::: ARTIKEL

Nationalgeographic.grid.id—Puyi merupakan kaisar terakhir dari Dinasti Qing sekaligus kaisar terakhir dari Kekaisaran Tiongkok. Ia turun dari takhta Dinasti Qing pada tahun 1912.
Namun pada tahun 1034, Puyi diangkat menjadi Kaisar Kangde dari Kekaisaran Manchuria Besar, Manchukuo. Manchukuo menduduki wilayah yang dulunya menjadi provinsi-provinsi timur laut Tiongkok.
Judul utama halaman depan New York Times saat itu menyatakan “Pu Yi Naik Takhta Kekaisaran Manchukuo dengan Ritual yang Berusia Beberapa Abad”.
“Judul tersebut mencerminkan harapan orang Jepang yang telah mengatur peristiwa pengangkatan Puyi,” tulis James Carter di laman The China Project.
Manchukuo telah didirikan tepat 2 tahun sebelumnya, beberapa bulan setelah pasukan Jepang menyerbu provinsi-provinsi paling timur Tiongkok. Sebelumnya Jepang telah menginvasi Korea dan memperluas jajahannya hingga ke Tiongkok.
Invasi Manchuria dimulai pada bulan September 1931 dan berlangsung hingga Harbin jatuh pada bulan Februari 1932. Beberapa hari kemudian, “Manchukuo” secara resmi didirikan.

::::::
::: BARIS TERSEDIA

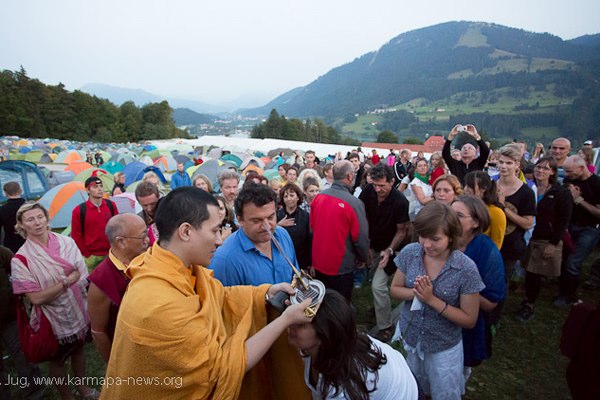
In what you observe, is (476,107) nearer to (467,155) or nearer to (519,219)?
(467,155)

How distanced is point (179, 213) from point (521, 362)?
4.09 metres

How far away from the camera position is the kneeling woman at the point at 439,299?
82.9 inches

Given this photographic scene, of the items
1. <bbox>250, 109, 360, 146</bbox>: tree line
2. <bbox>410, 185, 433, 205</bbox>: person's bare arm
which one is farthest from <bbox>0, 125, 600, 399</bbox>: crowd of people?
<bbox>250, 109, 360, 146</bbox>: tree line

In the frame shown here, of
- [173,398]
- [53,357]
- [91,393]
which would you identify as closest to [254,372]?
[173,398]

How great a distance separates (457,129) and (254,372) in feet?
13.5

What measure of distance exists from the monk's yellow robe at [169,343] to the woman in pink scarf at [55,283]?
1.90m

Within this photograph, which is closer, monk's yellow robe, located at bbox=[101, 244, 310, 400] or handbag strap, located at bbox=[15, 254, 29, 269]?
monk's yellow robe, located at bbox=[101, 244, 310, 400]

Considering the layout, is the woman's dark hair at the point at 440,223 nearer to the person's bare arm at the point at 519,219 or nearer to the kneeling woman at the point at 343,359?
the kneeling woman at the point at 343,359

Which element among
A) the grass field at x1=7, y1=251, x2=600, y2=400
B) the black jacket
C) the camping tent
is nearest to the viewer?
the grass field at x1=7, y1=251, x2=600, y2=400

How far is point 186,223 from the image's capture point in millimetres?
1390

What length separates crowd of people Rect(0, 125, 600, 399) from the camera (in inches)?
47.3

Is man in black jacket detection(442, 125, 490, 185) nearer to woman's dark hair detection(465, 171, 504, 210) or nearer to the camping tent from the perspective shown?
woman's dark hair detection(465, 171, 504, 210)

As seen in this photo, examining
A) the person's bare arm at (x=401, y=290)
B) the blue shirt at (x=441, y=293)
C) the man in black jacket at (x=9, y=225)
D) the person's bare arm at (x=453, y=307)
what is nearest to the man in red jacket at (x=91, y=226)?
the man in black jacket at (x=9, y=225)

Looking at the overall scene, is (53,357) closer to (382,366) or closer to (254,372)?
(254,372)
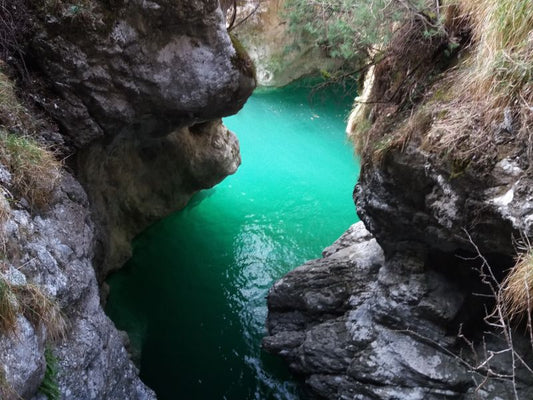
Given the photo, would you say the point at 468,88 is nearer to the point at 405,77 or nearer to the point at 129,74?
the point at 405,77

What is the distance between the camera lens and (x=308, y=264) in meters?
7.39

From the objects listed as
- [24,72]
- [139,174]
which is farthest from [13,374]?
[139,174]

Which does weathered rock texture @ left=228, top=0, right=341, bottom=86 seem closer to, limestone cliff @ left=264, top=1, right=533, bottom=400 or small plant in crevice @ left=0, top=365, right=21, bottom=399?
limestone cliff @ left=264, top=1, right=533, bottom=400

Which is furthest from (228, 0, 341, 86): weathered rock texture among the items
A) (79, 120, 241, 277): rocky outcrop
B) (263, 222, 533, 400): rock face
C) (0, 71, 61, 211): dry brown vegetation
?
(0, 71, 61, 211): dry brown vegetation

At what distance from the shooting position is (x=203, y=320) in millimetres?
8297

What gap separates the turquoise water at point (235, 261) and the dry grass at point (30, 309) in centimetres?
369

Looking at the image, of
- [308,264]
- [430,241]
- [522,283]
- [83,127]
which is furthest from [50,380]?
[308,264]

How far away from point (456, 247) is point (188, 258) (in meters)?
6.33

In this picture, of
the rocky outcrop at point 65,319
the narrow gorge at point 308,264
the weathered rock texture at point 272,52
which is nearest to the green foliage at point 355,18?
the narrow gorge at point 308,264

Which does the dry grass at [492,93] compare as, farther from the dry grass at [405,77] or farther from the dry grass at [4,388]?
the dry grass at [4,388]

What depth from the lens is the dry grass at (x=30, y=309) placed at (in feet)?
10.0

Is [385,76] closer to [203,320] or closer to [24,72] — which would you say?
[24,72]

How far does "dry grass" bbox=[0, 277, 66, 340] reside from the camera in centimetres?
305

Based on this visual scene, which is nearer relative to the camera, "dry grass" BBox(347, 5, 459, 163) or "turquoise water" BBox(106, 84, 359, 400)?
"dry grass" BBox(347, 5, 459, 163)
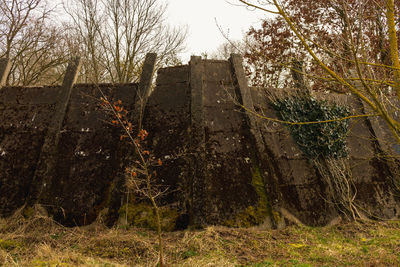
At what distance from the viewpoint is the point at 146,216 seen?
489 cm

::::::

### YANG DIKERJAKAN
Jawab pertanyaan berikut dari artikel tentang Puyi.
(a) Pada tahun berapa Puyi turun dari takhta Dinasti Qing?
(b) Pada bulan dan tahun berapa invasi Manchuria dimulai?
(c) Kota apa yang jatuh pada bulan Februari 1932?
Jawab hanya berdasarkan artikel, bukan baris-baris yang tersedia.

### JAWABAN
(a) 1912
(b) September 1931
(c) Harbin